Using XPath in Selenium: All you need to know

Navigating the complex web world as an automation tester aims to ensure the delivery of an application that is bug-free and seamless and offers exceptional user experiences. However, this is often complex to achieve. One common challenge on this journey is locating web elements accurately and efficiently to interact with them. Selenium WebDriver helps identify web elements efficiently with various tools and locators like CSS Selector, XPath, and many more, which enable enterprises to navigate through the XML elements. Today, several enterprises are leveraging XPath owing to its greater flexibility and compatibility with old browsers, making it one of its most powerful and versatile locators. This provides a way to navigate elements and attributes in an XML document, allowing automation testers to locate and interact with web elements on a page. This blog provides a holistic XPath tutorial on how you can use XPath in Selenium, along with examples and tips on handling dynamic elements.

What is XPath in Selenium?

XPath, or XML Path Language, is a language for navigating an XML document and selecting nodes. In the context of Selenium WebDriver, XPath is used as a locator to find web elements on a page. It is a powerful tool that can navigate the webpage's HTML structure, making it extremely useful when other simple locators like ID or class fail to find the elements reliably.

Types of XPath in Selenium

There are primarily two types of XPath used in Selenium:

Absolute XPath

It's a direct path from the root element to the desired element. It starts from the root node and ends with the desired node, providing a complete path. However, it's brittle and can break with small changes in the web page's structure.

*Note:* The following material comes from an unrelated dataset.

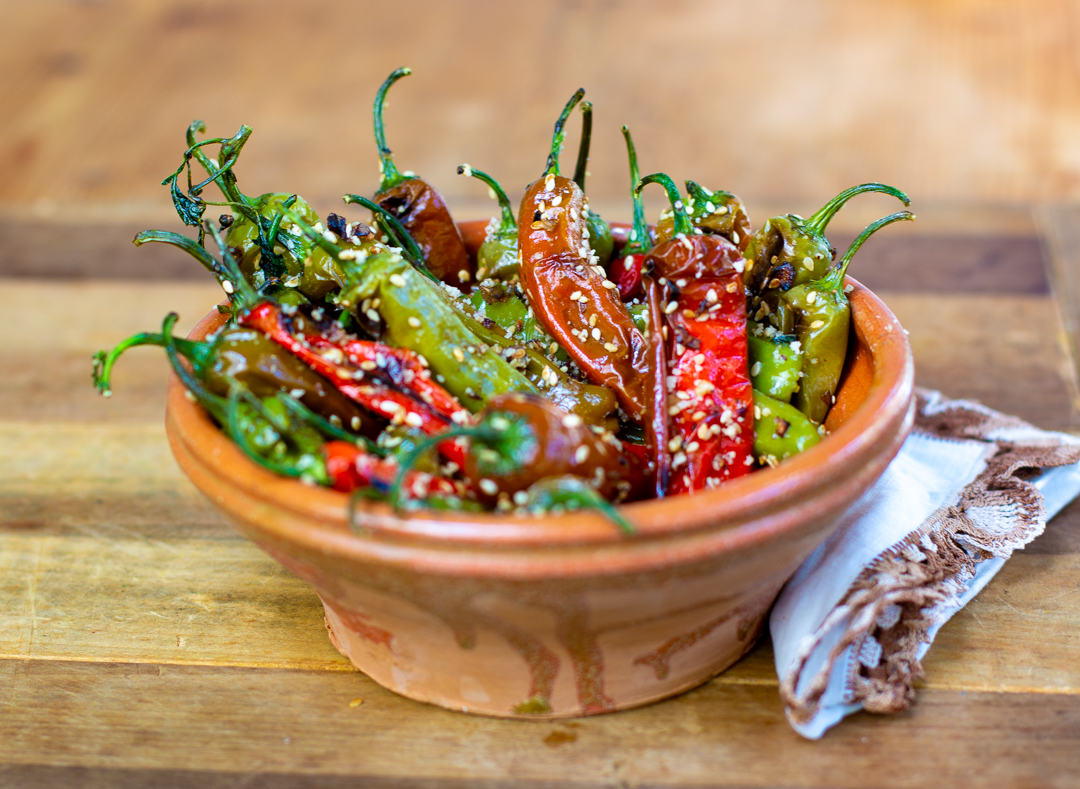Peppers with Sesame Seeds, Shallots and Hazelnuts in French Clay bowl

Here's a Selenium XPath example of how you might use an absolute XPath in your Selenium code. Suppose you have the following HTML structure:


<html>
  <body>
    <div>
      <p>Hello, world!</p>
    </div>
  </body>
</html>

To find the <p> tag using an absolute XPath, you would start at the root <html> tag and provide the full path to the <p> tag:


WebElement paragraph = driver.findElement(By.xpath("/html/body/div/p"));

In this case, the XPath "/html/body/div/p" represents the absolute path from the root <html> tag to the desired <p> tag.

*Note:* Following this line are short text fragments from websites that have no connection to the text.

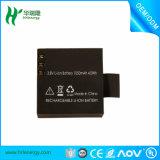 Batteria dello Li-ione del polimero di tensione 3.8V 1050mAh per la mini macchina fotografica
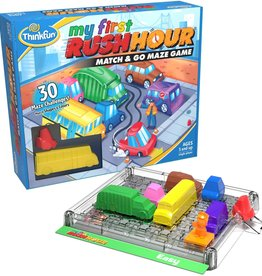 My First Rush Hour by ThinkFun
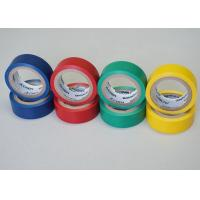 China PVC Heavy Duty Double Sided Tape , Submarine Cable Pvc Masking Tape on sale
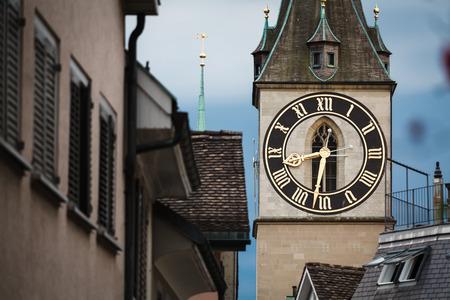 Clock tower in Zurich, Switzerland, close up Stock Photo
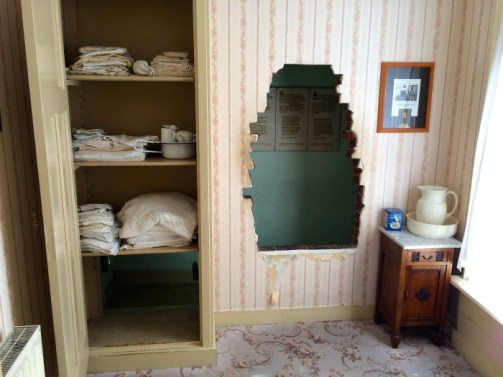 The hiding place in Corrie ten Boom's bedroom.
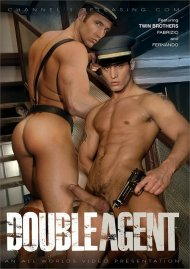 Double Agent image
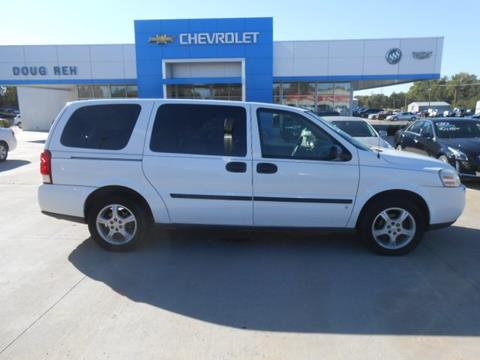 2008 Chevrolet Uplander for sale in Pratt, KS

In several scenarios, however, absolute XPath is not recommended unless necessary because it's brittle, and any change in the HTML structure may cause your test to fail.

Relative XPath

It starts from any node and ends with the node you want to select. It's more flexible and preferred in most cases, as it's not affected by changes in other parts of the HTML structure. A relative XPath allows you to locate elements starting from any location within the HTML document, not just the root. The relative XPath expression usually starts with //.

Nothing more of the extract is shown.